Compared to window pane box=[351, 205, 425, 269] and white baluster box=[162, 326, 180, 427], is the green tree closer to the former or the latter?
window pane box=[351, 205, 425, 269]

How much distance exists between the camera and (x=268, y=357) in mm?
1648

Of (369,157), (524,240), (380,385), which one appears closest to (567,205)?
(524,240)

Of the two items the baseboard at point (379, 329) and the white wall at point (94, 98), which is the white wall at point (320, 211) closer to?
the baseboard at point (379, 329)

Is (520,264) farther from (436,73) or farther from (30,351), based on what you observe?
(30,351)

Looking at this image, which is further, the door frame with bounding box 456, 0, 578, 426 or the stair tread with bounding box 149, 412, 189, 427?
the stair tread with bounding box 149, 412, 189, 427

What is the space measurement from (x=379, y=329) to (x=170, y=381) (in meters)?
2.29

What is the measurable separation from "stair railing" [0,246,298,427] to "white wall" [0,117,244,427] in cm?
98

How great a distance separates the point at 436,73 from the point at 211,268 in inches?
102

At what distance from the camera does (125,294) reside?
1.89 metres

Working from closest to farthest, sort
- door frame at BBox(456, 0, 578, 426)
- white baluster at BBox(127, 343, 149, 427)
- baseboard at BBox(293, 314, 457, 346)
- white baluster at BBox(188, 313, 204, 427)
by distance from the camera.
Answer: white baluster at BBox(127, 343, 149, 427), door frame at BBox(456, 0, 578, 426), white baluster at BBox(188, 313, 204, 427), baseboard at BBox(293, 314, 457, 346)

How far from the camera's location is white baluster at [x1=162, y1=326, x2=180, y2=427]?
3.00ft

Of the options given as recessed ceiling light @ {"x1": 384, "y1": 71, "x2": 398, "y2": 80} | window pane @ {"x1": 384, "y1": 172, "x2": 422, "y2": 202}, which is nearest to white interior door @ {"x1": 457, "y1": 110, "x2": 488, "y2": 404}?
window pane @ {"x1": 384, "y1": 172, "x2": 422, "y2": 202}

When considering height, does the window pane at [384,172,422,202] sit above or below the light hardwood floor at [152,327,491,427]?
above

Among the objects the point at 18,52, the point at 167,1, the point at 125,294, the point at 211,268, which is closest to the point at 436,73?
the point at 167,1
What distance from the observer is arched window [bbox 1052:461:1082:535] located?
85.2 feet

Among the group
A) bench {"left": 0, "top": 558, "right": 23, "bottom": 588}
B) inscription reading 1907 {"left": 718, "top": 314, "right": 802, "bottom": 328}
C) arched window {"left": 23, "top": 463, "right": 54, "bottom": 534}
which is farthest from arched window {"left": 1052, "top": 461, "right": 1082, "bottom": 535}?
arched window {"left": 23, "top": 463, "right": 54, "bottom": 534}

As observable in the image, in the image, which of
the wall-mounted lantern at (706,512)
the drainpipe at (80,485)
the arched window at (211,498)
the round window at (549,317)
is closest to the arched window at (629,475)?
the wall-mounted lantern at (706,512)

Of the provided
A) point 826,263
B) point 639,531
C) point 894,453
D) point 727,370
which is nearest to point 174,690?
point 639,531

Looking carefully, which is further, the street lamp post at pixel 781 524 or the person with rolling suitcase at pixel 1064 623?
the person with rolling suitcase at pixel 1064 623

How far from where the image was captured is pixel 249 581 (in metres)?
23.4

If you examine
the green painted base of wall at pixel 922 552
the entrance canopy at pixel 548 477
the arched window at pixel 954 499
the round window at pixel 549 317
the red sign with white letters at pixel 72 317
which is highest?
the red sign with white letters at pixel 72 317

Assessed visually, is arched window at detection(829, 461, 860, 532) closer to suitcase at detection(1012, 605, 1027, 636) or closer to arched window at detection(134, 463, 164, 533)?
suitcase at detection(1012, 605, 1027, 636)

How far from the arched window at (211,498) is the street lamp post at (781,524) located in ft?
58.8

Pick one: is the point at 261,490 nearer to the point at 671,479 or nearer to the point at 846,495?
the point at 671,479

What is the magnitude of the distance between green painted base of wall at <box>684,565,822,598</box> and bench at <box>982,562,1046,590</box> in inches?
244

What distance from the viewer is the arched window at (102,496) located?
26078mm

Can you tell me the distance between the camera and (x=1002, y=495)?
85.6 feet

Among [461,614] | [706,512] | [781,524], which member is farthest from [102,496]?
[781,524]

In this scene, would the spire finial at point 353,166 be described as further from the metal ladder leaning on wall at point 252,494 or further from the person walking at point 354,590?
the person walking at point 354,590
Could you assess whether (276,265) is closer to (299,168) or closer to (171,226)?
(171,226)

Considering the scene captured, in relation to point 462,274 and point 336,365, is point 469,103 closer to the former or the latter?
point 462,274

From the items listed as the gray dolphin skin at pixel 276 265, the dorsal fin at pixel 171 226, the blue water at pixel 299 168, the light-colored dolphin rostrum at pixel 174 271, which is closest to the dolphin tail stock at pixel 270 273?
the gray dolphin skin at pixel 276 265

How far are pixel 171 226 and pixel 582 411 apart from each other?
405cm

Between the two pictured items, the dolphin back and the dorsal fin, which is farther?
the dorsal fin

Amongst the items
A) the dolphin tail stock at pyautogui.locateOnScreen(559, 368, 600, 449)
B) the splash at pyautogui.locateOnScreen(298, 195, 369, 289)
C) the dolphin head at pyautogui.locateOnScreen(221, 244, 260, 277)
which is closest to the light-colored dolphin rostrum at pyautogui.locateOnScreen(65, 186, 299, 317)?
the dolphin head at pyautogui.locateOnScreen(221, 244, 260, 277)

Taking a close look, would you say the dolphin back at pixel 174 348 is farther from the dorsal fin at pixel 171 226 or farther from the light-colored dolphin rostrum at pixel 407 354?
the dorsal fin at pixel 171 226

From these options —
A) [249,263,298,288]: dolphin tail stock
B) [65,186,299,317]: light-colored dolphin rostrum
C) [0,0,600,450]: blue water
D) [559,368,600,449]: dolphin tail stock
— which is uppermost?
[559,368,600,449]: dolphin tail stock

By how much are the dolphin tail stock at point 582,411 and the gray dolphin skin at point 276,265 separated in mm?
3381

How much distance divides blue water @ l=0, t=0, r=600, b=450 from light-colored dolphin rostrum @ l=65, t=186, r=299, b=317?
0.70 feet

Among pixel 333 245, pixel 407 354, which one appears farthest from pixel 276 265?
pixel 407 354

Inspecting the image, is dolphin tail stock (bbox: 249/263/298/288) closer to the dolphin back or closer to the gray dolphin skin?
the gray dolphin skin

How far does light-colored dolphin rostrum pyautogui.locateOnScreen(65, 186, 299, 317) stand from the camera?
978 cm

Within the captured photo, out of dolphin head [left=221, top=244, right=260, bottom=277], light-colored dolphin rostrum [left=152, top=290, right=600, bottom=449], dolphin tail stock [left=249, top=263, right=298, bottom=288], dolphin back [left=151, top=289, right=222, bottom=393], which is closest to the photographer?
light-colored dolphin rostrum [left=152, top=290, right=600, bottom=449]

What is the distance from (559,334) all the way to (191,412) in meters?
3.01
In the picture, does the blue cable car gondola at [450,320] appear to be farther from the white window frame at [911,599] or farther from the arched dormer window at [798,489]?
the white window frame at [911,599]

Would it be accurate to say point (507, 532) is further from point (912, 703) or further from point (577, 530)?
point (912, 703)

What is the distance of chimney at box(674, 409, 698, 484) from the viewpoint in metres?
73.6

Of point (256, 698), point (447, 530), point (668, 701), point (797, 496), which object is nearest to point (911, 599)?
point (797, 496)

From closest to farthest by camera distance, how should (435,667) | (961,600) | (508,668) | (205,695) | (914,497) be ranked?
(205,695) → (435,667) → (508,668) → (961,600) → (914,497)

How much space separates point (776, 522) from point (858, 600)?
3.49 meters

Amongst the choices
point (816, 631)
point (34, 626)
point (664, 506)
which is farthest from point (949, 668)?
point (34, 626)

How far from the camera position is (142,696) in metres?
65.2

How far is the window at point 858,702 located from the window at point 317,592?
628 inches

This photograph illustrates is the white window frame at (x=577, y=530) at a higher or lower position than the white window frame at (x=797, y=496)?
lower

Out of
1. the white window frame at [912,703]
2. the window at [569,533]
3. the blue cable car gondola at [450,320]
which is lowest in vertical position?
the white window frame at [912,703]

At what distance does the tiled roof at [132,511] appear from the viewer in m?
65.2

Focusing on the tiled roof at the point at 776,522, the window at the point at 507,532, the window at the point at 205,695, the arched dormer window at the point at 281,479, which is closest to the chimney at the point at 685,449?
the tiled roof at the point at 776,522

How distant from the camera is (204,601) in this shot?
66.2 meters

WORK INSTRUCTIONS: Copy the material from the line containing "How much distance divides" through the line containing "3.49 meters", replacing "camera" with "viewer" and changing nothing else.

COMPLETE ANSWER:
How much distance divides blue water @ l=0, t=0, r=600, b=450 from light-colored dolphin rostrum @ l=65, t=186, r=299, b=317?
0.70 feet

Among pixel 333 245, pixel 407 354, which one appears farthest from pixel 276 265?
pixel 407 354

Inspecting the image, is dolphin tail stock (bbox: 249/263/298/288) closer to the dolphin back or closer to the gray dolphin skin?
the gray dolphin skin

How far does light-colored dolphin rostrum pyautogui.locateOnScreen(65, 186, 299, 317) stand from the viewer?
978 cm

Within the captured photo, out of dolphin head [left=221, top=244, right=260, bottom=277], light-colored dolphin rostrum [left=152, top=290, right=600, bottom=449], dolphin tail stock [left=249, top=263, right=298, bottom=288], dolphin back [left=151, top=289, right=222, bottom=393], which is closest to the photographer?
light-colored dolphin rostrum [left=152, top=290, right=600, bottom=449]

What is the distance from (559,334) all the way to (191,412) in meters?
3.01
In the picture, does the blue cable car gondola at [450,320] appear to be farther from the white window frame at [911,599] or farther from the arched dormer window at [798,489]?
the white window frame at [911,599]

Would it be accurate to say point (507, 532) is further from point (912, 703) or further from point (577, 530)?
point (912, 703)

What is the distance of chimney at box(674, 409, 698, 484) from the viewpoint in metres?
73.6

Of point (256, 698), point (447, 530), point (668, 701), point (797, 496), which object is nearest to point (911, 599)?
point (797, 496)

From closest to farthest by viewer distance, how should (435,667) | (961,600) | (508,668) | (205,695) | (914,497) be ranked?
(205,695) → (435,667) → (508,668) → (961,600) → (914,497)

How much space separates point (776, 522) from point (858, 600)?
3.49 meters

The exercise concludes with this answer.